• _SET PROBLEM_
Count the lines in the entries below that contain the word "camouflage". Reply with the number alone.

• _DATA FOR THIS TASK_
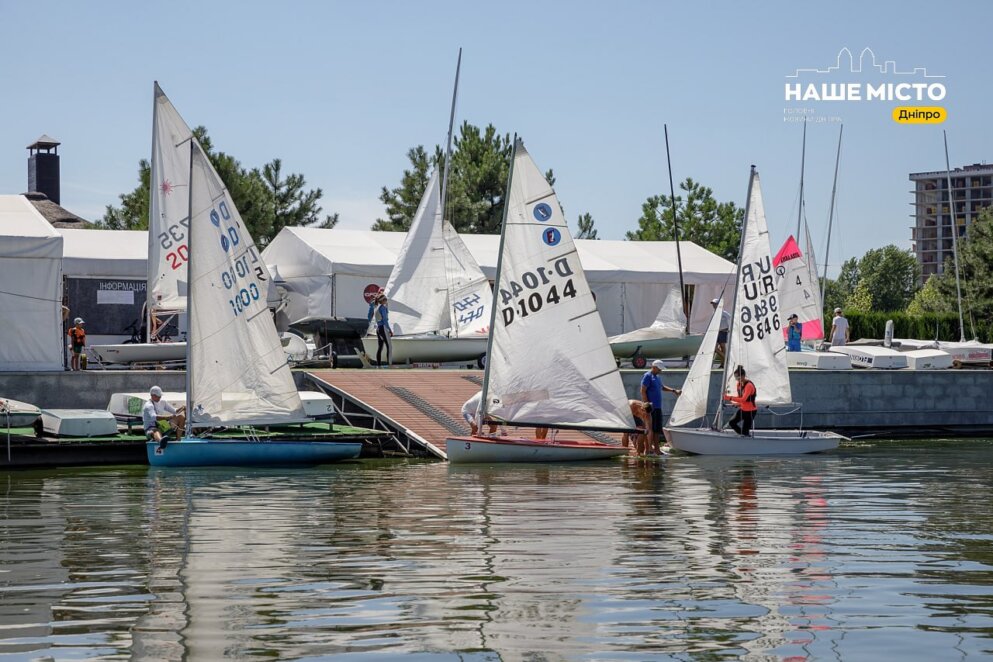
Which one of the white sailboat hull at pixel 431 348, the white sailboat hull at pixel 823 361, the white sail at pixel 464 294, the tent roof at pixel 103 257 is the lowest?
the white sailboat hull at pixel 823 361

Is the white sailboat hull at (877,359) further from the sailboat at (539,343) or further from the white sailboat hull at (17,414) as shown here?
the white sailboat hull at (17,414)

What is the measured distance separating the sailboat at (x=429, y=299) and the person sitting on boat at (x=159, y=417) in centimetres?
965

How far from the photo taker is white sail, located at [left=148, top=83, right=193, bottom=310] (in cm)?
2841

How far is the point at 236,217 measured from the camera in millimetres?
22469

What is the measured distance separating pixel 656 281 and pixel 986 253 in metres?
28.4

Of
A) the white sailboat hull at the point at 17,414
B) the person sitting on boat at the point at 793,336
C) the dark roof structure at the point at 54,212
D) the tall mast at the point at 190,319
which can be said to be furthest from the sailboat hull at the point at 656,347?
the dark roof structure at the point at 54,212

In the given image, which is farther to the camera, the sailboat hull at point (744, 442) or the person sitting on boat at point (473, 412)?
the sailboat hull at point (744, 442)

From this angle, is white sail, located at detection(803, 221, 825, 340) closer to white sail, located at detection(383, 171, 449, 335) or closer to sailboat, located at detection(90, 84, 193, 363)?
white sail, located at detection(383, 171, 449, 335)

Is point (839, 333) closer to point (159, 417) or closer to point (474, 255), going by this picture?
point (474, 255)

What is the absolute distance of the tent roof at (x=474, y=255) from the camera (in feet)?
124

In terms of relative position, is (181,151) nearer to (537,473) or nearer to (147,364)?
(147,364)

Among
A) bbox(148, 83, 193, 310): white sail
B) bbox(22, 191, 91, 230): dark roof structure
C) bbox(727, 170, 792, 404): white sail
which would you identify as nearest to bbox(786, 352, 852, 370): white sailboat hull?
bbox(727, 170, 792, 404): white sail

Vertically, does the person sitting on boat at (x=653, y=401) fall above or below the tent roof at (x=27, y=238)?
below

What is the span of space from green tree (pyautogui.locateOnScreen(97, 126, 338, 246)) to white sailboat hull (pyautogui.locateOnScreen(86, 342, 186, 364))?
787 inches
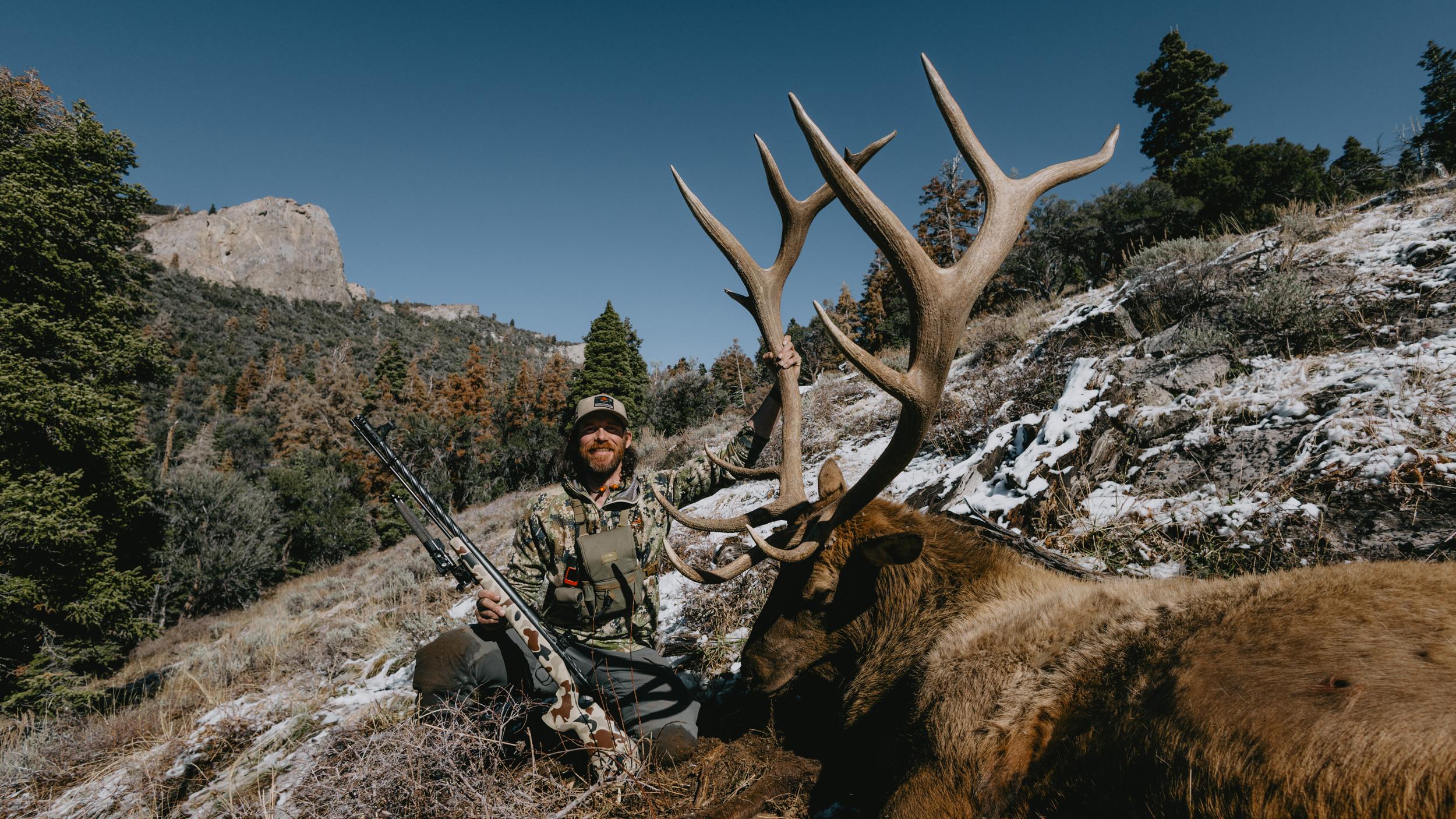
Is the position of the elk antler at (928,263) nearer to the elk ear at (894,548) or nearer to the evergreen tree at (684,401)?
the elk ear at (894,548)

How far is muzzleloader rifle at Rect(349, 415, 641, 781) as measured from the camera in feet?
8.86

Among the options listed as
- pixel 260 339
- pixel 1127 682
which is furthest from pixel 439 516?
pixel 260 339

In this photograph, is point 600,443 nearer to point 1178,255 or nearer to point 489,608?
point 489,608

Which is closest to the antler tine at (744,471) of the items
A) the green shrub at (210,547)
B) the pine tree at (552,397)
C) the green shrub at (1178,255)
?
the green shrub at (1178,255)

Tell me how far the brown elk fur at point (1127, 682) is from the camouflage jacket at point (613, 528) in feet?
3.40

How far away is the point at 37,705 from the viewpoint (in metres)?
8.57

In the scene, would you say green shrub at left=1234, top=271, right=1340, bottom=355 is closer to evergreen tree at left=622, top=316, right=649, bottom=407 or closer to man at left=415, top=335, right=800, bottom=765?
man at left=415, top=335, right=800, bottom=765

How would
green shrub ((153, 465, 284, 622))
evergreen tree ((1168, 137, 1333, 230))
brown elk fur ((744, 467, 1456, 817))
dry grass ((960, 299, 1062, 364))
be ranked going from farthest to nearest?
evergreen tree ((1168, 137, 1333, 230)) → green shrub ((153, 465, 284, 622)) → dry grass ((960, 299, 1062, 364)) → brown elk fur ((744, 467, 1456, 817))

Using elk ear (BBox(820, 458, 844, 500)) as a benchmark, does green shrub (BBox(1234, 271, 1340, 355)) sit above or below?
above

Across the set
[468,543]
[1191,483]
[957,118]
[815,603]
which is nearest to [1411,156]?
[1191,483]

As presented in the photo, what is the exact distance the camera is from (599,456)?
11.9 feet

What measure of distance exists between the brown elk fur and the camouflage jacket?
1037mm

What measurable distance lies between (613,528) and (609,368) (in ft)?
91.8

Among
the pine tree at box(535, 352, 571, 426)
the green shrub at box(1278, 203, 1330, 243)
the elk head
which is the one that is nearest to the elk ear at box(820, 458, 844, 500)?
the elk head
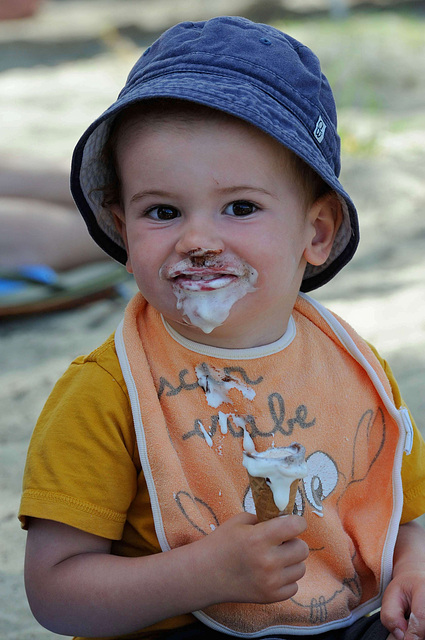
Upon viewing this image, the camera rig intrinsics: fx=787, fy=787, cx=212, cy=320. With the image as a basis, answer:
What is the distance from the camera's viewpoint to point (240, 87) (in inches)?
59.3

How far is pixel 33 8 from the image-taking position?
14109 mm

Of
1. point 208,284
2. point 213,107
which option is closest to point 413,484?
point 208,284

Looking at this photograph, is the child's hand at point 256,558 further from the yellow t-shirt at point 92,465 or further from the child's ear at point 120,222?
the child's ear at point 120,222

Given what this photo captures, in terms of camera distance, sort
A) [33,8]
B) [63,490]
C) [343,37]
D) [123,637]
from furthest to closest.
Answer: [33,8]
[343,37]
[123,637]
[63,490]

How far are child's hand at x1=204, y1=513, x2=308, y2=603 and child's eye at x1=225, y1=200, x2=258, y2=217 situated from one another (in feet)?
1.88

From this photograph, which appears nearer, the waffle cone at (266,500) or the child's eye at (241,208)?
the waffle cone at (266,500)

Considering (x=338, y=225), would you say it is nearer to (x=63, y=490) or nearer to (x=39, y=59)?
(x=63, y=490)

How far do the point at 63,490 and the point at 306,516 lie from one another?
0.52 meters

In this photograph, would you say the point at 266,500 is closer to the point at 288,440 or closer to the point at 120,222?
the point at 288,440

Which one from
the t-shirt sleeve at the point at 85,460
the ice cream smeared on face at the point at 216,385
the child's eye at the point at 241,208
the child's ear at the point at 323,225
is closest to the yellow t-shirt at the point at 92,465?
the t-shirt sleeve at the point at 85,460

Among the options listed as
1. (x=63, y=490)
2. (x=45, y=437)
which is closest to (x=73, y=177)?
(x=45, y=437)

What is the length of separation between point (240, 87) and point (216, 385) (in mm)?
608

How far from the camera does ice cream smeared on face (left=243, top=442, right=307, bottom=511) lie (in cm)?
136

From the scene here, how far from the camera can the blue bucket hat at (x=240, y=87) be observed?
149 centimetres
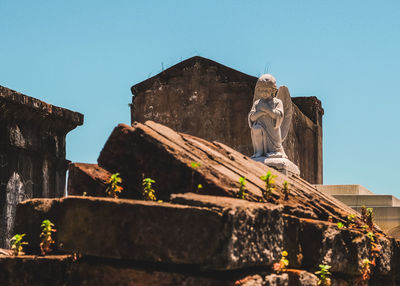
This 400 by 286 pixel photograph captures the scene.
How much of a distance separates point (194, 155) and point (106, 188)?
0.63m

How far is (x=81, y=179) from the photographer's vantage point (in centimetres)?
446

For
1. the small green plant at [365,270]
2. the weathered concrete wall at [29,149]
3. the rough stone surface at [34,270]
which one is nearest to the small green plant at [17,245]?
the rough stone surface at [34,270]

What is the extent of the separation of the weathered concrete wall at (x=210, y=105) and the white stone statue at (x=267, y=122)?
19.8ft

* * *

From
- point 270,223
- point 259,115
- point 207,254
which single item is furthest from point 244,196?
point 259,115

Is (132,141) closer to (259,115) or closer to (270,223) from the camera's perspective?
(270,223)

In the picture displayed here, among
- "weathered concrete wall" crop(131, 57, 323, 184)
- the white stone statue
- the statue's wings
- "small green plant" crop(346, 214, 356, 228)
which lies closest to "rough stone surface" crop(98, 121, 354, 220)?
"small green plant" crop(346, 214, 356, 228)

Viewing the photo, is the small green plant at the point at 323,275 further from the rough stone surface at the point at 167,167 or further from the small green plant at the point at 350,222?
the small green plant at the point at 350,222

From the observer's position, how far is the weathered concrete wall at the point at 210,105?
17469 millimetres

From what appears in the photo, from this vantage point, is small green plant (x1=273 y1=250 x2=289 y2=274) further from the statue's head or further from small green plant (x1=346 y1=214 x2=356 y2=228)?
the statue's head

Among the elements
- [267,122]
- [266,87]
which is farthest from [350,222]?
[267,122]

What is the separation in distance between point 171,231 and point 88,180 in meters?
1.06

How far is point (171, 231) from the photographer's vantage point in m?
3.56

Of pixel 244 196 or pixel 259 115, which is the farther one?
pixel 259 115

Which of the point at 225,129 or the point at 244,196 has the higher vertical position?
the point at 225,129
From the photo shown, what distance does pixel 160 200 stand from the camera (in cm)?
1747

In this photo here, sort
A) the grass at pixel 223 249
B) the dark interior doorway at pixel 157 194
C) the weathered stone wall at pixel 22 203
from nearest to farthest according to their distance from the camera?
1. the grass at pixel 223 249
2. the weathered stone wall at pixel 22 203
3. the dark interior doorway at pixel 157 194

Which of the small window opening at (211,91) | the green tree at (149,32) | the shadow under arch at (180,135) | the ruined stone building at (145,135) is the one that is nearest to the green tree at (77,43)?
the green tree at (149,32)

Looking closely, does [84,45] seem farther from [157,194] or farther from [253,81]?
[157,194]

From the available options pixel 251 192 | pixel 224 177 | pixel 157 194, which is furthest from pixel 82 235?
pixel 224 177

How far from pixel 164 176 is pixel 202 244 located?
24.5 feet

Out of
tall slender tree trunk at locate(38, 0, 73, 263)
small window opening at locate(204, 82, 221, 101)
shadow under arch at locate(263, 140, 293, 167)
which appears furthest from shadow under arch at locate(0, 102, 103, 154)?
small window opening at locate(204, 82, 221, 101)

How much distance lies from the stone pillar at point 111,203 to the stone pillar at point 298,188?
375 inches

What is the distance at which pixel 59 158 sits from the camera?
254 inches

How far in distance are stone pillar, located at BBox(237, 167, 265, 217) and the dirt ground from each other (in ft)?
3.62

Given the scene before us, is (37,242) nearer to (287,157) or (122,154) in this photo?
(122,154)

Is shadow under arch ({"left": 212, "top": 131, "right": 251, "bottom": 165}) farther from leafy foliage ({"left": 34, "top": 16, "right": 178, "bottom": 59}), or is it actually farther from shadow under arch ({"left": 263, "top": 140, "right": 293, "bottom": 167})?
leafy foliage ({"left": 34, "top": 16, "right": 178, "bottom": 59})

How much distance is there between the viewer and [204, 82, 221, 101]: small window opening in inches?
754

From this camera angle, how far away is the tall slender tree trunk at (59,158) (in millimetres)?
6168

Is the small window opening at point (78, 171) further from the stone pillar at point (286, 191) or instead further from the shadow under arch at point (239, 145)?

• _EXERCISE ANSWER_
2